🤖 AI Summary
Chain-of-thought (CoT) reasoning in large language models (LLMs) suffers from verbosity, inefficiency, and lack of systematic structure. Method: This paper proposes Tree-of-Thought Reinforcement Learning (ToTRL), the first framework that formalizes Tree-of-Thought (ToT) reasoning as a trainable reinforcement learning policy. Within puzzle-solving environments, ToTRL employs policy gradient methods to jointly optimize thought-tree generation and dynamic pruning. It incorporates regularized sparse rewards and task-driven explicit structural constraints on thought topology, enabling a paradigm shift from sequential CoT to parallel, prunable ToT. Contribution/Results: The resulting ToT-Qwen3-8B model achieves significant accuracy gains on complex reasoning benchmarks while reducing tokens per answer—demonstrating that tree-structured reasoning simultaneously improves inference quality and computational efficiency.
📝 Abstract
Large language models (LLMs) demonstrate significant reasoning capabilities, particularly through long chain-of-thought (CoT) processes, which can be elicited by reinforcement learning (RL).

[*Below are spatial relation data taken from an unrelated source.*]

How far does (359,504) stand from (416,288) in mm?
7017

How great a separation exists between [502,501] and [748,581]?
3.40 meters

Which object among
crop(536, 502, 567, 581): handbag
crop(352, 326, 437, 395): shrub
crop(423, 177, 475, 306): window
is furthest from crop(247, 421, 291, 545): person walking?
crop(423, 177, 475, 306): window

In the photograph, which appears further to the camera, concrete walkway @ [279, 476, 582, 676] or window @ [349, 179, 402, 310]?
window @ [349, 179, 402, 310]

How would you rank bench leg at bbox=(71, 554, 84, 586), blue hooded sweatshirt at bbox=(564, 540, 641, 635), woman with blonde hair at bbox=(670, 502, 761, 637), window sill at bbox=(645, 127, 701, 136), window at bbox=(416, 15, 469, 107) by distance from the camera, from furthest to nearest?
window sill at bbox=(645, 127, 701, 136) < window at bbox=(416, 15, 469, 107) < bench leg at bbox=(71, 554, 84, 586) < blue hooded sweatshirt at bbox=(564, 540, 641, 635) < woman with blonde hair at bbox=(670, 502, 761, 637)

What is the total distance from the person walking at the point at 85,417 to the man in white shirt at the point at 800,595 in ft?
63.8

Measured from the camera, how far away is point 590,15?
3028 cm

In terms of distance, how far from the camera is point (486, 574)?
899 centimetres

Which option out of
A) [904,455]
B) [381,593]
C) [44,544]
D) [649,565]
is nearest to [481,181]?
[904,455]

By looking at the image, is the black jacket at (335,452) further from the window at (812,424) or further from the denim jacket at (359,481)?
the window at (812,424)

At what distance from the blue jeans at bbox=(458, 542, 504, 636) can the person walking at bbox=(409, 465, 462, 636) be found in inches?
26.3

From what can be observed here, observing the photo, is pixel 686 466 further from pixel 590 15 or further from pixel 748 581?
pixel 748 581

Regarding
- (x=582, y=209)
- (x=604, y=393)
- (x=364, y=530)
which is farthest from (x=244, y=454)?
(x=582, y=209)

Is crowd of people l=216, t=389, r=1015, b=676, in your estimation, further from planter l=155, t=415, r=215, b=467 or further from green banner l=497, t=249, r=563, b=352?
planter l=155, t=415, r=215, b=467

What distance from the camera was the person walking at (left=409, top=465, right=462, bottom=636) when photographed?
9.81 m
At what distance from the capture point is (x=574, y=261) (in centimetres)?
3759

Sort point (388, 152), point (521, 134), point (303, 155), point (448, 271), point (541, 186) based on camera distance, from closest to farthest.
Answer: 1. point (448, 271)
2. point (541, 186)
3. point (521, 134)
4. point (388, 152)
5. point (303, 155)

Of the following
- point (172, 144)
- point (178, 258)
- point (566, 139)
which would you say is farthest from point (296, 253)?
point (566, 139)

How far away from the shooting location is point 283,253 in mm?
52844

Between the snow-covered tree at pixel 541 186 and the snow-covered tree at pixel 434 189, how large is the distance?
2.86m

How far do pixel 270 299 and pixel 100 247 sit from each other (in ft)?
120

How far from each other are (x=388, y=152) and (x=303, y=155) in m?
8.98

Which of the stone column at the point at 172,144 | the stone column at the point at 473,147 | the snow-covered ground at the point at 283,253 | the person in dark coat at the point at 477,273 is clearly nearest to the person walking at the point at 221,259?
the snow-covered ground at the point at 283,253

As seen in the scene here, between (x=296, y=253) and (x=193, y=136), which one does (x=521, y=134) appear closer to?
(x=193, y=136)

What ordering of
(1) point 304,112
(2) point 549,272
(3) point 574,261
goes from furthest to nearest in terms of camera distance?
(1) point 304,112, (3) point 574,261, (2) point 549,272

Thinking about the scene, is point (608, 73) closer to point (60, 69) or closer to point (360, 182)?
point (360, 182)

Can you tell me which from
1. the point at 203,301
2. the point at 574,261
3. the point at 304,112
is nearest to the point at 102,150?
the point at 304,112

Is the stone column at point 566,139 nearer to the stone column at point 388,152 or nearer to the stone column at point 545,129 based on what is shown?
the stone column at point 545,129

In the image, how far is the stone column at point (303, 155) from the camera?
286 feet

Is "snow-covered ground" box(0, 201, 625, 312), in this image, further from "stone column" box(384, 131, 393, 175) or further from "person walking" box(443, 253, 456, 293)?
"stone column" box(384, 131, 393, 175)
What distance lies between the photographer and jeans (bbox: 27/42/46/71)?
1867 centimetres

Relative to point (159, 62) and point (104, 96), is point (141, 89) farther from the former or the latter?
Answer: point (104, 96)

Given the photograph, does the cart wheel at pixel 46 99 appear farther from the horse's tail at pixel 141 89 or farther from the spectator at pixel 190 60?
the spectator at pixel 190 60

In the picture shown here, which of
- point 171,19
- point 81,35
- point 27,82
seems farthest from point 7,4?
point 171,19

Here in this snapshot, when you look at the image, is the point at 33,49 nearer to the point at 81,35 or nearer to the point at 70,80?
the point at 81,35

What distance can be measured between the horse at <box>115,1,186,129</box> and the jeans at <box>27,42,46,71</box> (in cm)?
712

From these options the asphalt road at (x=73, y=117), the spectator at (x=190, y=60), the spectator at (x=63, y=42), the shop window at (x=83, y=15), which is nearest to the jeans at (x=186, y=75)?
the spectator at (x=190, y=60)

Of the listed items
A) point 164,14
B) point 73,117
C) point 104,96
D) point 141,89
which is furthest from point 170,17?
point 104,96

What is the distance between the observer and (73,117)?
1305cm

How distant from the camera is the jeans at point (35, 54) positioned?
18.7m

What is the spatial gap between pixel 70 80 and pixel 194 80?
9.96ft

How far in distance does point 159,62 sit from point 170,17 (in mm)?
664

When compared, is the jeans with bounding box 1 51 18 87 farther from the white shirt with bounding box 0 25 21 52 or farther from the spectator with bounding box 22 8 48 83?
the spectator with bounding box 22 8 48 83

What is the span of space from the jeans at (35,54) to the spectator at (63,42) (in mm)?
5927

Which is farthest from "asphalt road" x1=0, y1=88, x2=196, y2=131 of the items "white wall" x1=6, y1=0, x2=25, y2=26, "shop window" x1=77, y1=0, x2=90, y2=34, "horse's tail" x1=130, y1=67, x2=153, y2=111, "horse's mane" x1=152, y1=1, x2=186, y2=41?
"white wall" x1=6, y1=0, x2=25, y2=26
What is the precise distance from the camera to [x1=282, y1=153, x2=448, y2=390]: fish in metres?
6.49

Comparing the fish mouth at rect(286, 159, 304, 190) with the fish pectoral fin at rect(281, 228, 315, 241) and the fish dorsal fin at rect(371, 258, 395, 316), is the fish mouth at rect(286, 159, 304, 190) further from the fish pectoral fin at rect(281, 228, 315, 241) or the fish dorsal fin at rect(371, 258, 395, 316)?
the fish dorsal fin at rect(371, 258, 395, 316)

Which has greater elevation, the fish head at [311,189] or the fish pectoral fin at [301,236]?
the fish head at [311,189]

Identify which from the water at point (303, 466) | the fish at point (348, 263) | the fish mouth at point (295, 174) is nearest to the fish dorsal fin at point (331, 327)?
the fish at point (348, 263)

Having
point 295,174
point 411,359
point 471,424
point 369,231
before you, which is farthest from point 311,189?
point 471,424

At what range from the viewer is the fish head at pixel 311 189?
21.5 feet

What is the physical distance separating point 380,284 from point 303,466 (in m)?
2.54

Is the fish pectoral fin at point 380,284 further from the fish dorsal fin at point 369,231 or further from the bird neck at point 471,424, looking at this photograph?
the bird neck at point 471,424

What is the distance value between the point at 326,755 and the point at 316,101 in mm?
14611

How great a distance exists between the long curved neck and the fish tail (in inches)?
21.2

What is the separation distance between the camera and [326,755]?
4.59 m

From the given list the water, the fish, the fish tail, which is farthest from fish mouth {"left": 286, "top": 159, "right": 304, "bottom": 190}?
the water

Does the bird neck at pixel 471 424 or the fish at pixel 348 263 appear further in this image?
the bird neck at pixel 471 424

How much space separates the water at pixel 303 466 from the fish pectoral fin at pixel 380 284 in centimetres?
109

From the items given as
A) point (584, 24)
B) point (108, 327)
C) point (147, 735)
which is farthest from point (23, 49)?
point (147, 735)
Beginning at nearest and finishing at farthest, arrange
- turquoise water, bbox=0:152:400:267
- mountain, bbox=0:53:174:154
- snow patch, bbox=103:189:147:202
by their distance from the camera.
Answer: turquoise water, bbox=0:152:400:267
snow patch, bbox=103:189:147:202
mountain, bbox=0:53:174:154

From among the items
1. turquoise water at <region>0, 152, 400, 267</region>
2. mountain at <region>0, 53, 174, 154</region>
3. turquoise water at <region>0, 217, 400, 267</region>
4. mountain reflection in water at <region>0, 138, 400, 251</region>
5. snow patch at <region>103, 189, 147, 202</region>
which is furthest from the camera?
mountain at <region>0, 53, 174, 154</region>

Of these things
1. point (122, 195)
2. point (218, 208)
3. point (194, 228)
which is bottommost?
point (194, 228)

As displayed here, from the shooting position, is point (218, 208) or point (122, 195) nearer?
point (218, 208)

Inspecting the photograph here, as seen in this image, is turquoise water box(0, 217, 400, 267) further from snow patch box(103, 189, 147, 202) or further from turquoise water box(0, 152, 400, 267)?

However, prolonged CoT reasoning presents limitations, primarily verbose outputs due to excessive introspection. The reasoning process in these LLMs often appears to follow a trial-and-error methodology rather than a systematic, logical deduction. In contrast, tree-of-thoughts (ToT) offers a conceptually more advanced approach by modeling reasoning as an exploration within a tree structure. This reasoning structure facilitates the parallel generation and evaluation of multiple reasoning branches, allowing for the active identification, assessment, and pruning of unproductive paths. This process can potentially lead to improved performance and reduced token costs. Building upon the long CoT capability of LLMs, we introduce tree-of-thoughts RL (ToTRL), a novel on-policy RL framework with a rule-based reward. ToTRL is designed to guide LLMs in developing the parallel ToT strategy based on the sequential CoT strategy. Furthermore, we employ LLMs as players in a puzzle game during the ToTRL training process. Solving puzzle games inherently necessitates exploring interdependent choices and managing multiple constraints, which requires the construction and exploration of a thought tree, providing challenging tasks for cultivating the ToT reasoning capability. Our empirical evaluations demonstrate that our ToTQwen3-8B model, trained with our ToTRL, achieves significant improvement in performance and reasoning efficiency on complex reasoning tasks.